With designated parking spots below and a dedicated elevator straight to the restaurant, Seaport City does offer up a convenient setup.  After looking over their menu, we ordered some items including the Crispy Prawn Rice Noodle Rolls. As you can see in the picture, the rice noodle was a tad too thick.  However, it was quite soft and delicate.  There was an absence of elasticity though.  Inside, the crispiness of the coating was a nice textural contrast to the overly soft rice noodle.  The prawns were meaty and cooked just right with a fresh snap.

For some reason, they did not specify the type of Spring Rolls on the menu.  So I'm happy to report they were the garlic shrimp variety.  I much prefer this over the pork and/or vegetarian one.  These were prepared well with a crunchy wrapper that was not overly greasy.  Inside, the shrimp were well-seasoned and nicely textured being moist with a rebound.

It seemed like we go all the shrimp/prawn items first and that continued with the Ha Gau (Steamed Prawn Dumplings).  Like the rice noodle roll, the dumpling skin on these were on the thicker side and slightly gummy.  They weren't terrible, but it definitely lags behind the better versions in town.  With that being said, there was some good elasticity though.  Inside, the prawn filling was good though with large buttery bouncy pieces.

One thing we do not see very often on Dim Sum menus these days is the Taro Cake (usually daikon radish cake instead).  They had it here and we were more than happy to order it.  However, it wasn't very good though. There was far too many pieces of dry taro and not enough pudding cake.  Hence the whole thing was powdery and mealy.  We had a hard time eating it without drinking lots of tea.

Coincidentally, the next item to show up was the Wu Gock (Deep Fried Taro Dumplings).  3 shrimp, then 2 taro dishes, interesting.  Anyways, these were good with a thin creamy layer of taro (love that lard in there..) with a crunchy exterior.  Beyond the lard and the deep-fry, the dumpling wasn't actually that greasy. Inside, the minced pork filling was tender and moist.  It could've used a bit more seasoning though.

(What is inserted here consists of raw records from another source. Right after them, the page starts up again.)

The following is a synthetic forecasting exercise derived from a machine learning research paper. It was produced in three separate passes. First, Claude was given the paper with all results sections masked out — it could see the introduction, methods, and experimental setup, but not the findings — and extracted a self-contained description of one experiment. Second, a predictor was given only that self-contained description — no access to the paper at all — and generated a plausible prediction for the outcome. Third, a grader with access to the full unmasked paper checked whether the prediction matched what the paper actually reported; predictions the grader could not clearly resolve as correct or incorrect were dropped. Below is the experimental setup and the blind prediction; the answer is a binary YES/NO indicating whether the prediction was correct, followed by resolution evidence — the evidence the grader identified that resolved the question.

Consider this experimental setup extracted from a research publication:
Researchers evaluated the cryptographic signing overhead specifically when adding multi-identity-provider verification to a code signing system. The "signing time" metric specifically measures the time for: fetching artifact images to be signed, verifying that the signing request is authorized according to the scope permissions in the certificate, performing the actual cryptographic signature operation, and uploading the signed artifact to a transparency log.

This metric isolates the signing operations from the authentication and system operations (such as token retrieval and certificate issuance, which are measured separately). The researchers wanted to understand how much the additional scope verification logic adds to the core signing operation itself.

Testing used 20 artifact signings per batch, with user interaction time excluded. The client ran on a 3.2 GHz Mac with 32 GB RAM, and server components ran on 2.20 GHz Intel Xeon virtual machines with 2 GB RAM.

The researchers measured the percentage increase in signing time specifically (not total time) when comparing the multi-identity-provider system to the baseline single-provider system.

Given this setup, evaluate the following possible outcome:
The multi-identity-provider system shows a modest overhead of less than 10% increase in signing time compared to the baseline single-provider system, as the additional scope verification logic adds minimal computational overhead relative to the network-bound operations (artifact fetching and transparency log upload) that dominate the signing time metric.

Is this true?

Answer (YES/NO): YES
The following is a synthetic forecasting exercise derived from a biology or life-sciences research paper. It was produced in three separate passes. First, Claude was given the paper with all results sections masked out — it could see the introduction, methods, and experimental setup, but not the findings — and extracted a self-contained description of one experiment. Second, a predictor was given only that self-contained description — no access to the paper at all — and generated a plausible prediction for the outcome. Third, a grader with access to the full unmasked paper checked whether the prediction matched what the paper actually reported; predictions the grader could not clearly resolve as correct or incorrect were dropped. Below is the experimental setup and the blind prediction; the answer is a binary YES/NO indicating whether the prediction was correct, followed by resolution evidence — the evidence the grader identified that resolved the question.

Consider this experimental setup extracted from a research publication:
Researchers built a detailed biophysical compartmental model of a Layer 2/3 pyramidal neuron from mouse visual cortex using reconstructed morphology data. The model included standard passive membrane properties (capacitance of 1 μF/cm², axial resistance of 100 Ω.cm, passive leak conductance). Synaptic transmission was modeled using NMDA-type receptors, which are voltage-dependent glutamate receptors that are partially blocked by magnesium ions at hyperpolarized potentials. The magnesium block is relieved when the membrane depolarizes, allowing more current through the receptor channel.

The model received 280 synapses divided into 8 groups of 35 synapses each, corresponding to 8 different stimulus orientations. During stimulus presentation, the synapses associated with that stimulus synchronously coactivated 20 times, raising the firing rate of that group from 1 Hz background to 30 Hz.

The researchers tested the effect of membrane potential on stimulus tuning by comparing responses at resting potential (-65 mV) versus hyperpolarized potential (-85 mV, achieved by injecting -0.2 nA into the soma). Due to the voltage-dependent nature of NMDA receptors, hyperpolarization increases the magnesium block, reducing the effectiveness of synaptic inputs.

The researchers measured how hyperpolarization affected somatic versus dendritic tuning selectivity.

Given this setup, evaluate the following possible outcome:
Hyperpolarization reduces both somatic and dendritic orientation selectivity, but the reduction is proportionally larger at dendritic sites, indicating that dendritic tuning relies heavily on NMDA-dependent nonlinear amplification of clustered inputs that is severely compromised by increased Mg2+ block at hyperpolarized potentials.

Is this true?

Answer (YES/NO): NO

Funnily enough, the Steamed Chicken Feet also had a base of taro underneath.  3 taro dishes in a row!  I digress...  This was actually very good with plump chicken feet that were larger than most I've had recently.  Hence, there was plenty of tender skin and cartilage.  Sauce was good too where it was the right viscosity, therefore clinging onto each foot perfectly.  It was sweet and garlicky with a light kick.

Staying with the offal theme, whenever it is on the menu, I always go for the Steamed Beef Tendon and Tripe.  This was also quite good with sliced tendon that was was soft, yet not completely melting away.  The big pieces of honeycomb tripe were also tender with an appealing chewiness.  Once again, the sauce was a nice consistency and quite similar to the one with the chicken feet being sweet and savoury with a slight kick.

Another one of my favourites is the Bean Curd Wraps and the one here was just alright.  I thought the bean curd skin was a little soft and lacked the fried chewiness that is the hallmark of this dish.  However, the biggest issue was the lack of filling as each roll ate very loose and did not have much substance.  It felt like we were eating only bean curd skin.  For the small amount of filling inside, it was tender though.

Now to one of the best dishes, the Steamed Pork Spareribs were excellent.  Practically all of the pieces were meaty and the desirable rib portions.  Very little cartilage and fat which meant more of the dish that could be eaten.  Now this may have been the luck of the draw though.  The texture of the meat was perfectly bouncy and tender.  Flavours were on point with plenty of garlic, slight pepperiness and savouriness.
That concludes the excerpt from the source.